* _PEDIDO ESCRITO 1_
Com base no texto sobre o Congresso Apostólico Mundial da Misericórdia, explique, em uma a três frases, por que Bogotá foi escolhida para sediar o congresso.

Padre Patrice Chocholski



Colômbia, país de Misericórdia

III Congresso Apostólico Mundial da Misericórdia


Nos dias 15 a 19 de agosto, aconteceu em Bogotá, Colômbia, o III Congresso Apostólico Mundial da Misericórdia (World Apostolic Congress on Mercy III WACOM III Bogotá).

Os Congressos Apostólicos Mundiais são promovidos pelos Cardeais com apoio e ajuda das distintas Conferênciais Episcopais do mundo. O primeiro  Congresso Mundial aconteceu em Roma, em 2008, e o segunda em Cracóvia, na Polônia, em 2011.

Desta vez, o tema foi Misericórdia: nossa missão em um só coração. A escolha de Bogotá para sediar o primeiro congresso no solo do continente americano foi feita com a intenção de preparar o terreno, através da reflexão e da oração, para que a Misericórdia Divina possa alcançar todo esse nosso continente e para que, com um impulso missionário, o amor misericordioso de Deus seja anunciado a todas as pessoas, em todas as nações.

Durante o congresso, os participantes tiveram a oportunidade de experimentar a misericórdia de Deus pelas mais variadas vias: ouvindo as conferências proferidas por diversos convidados internacionais; escutando os testemunhos de vítimas do conflito armado na Colômbia que foram tocadas pela misericórdia; visitando as instituições sociais que promovem a misericórdia através das obras; participando da via-sacra na Catedral de Sal em Zipaquirá; encontrando-se com a própria Misericórdia, especialmente no sacramento da confissão, nas orações, louvores, santas Missas e adoração ao Santíssimo Sacramento.

O Apostolado da Divina Misericórdia esteve presente neste Congresso com um grupo de 51 pessoas provindas das variadas regiões do nosso país. Participaram desse Congresso ainda outros brasileiros que para ele se dirigiram individualmente ou em outros grupos. Ao todo, éramos aproximadamente 100 peregrinos brasileiros. Dentre eles, 14 sacerdotes e dois bispos: Dom Orani Tempesta, cardeal arcebispo do Rio de Janeiro, e Dom Teodoro Mendes Tavares, bispo auxiliar de Belém.

Participar no Congresso em Bogotá foi para todos nós uma graça e uma inesquecível bênção de Deus. Para mim, que pela primeira vez participei de um Congresso Mundial da Misericórdia, foi um momento único. Várias pessoas me perguntam: “Padre, o que chamou a sua atenção, quais foram os momentos mais importantes desse Congresso?” Não é fácil responder, porque foram muitos os momentos emocionantes. Apesar disso, comentarei três entre os que mais me chamaram a atenção:

O primeiro momento marcante foi a abertura do Congresso feita pelo Cardeal de Viena, Christoph Schönborn. Ao longo da sua conferência, intitulada Misericórdia e missão, o cardeal, entre outras palavras, disse que a misericórdia tem preço – analisando a parábola do Filho Pródigo (Lc 15,11-32), depois disse que a misericórdia não existe sem a verdade que liberta – analisando a parábola da Samaritana (Jo 4,1-30) e, por fim, que a misericórdia se revela plenamente por meio do testemunho, especialmente daqueles que experimentaram a misericórdia na própria vida.

* _DADOS FORNECIDOS_
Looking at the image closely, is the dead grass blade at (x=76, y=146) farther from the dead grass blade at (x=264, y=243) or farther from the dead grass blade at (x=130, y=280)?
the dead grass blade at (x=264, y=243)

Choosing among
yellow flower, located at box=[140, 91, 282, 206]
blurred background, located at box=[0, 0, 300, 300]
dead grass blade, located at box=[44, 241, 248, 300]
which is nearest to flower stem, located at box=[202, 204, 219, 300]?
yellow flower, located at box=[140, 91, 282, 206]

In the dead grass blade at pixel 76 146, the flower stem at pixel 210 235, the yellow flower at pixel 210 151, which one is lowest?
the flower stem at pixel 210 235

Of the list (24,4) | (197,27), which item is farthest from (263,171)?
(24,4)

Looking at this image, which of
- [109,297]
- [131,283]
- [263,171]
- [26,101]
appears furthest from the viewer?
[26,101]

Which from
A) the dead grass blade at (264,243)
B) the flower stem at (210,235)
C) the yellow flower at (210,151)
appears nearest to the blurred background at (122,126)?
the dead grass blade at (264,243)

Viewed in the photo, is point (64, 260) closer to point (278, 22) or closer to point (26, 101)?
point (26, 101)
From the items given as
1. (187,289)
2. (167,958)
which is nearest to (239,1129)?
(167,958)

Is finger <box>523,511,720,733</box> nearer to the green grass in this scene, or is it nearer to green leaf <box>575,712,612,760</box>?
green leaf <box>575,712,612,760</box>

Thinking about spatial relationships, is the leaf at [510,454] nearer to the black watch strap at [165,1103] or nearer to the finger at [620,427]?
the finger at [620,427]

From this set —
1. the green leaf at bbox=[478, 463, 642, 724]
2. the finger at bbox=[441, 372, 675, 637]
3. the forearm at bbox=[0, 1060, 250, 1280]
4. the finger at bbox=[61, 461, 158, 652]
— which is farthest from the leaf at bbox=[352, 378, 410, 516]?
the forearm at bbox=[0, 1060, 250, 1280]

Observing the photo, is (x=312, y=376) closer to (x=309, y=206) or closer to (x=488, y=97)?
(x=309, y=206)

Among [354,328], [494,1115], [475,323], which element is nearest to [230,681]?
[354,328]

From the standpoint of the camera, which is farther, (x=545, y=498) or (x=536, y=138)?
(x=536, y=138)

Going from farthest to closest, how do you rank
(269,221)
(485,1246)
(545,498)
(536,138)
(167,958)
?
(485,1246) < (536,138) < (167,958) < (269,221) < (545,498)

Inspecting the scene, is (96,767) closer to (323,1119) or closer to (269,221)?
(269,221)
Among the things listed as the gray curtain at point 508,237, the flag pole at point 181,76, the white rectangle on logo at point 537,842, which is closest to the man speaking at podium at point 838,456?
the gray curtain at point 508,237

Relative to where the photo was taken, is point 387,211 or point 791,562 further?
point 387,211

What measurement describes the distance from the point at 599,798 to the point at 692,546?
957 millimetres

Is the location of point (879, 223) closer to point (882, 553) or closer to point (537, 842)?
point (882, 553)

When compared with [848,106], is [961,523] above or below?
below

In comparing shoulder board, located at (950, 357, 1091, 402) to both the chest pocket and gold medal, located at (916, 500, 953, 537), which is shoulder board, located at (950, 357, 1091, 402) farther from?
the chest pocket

* _PEDIDO ESCRITO 2_
Apresente em uma tabela Markdown, com as colunas «Número» e «Linha da listagem», somente as linhas da listagem que começam na linha que contém "In comparing shoulder" e terminam no final da listagem, ambas as extremidades incluídas e sem linhas em branco.

* _RESPOSTA COMPLETA 1_
Bogotá foi escolhida como sede do primeiro congresso em solo americano para preparar o terreno, por meio da reflexão e da oração, a fim de que a Misericórdia Divina alcance todo o continente. A escolha também visava que, com um impulso missionário, o amor misericordioso de Deus fosse anunciado a todas as pessoas, em todas as nações.

* _RESPOSTA COMPLETA 2_
| Número | Linha da listagem |
|---|---|
| 1 | In comparing shoulder board, located at (950, 357, 1091, 402) to both the chest pocket and gold medal, located at (916, 500, 953, 537), which is shoulder board, located at (950, 357, 1091, 402) farther from? |
| 2 | the chest pocket |